マツダ・ロードスター 「趣味車」なのに、30年間なぜ人気 開発者はどう考える?

2019.09.30

100字サマリー

2016年には、累計販売台数が100万台をこえたマツダ・ロードスター。2人乗りで、日常では不便なこともあります。が、なぜここまで売れ、愛されるのか。

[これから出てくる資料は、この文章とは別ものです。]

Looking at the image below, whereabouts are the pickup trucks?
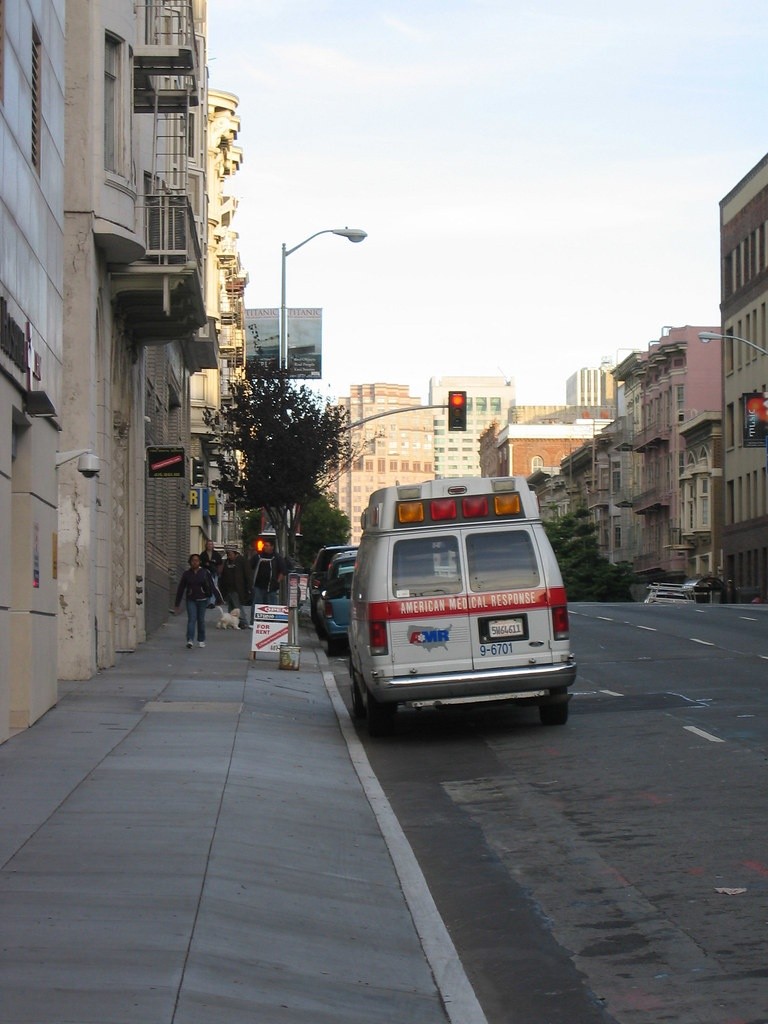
[644,583,696,605]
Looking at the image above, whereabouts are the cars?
[311,550,358,655]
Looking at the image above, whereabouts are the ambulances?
[318,474,577,738]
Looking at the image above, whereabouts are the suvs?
[302,545,358,625]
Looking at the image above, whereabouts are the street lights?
[279,228,367,600]
[544,478,553,498]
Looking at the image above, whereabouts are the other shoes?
[210,604,215,609]
[198,642,205,648]
[187,641,193,649]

開発者に聞きました。

もくじ

誰もが純粋に、走る楽しさを味わえる
開発者が考察 30年間愛され続た理由
「運転する楽しさ」、30年間で変化した?
メーカー、「初代」大切にする気持ち強く

誰もが純粋に、走る楽しさを味わえる

text:Kumiko Kato(加藤久美子)

1989年にまずはアメリカから「MazdaMX-5 Miata」として発売(5月)された初代ロードスター。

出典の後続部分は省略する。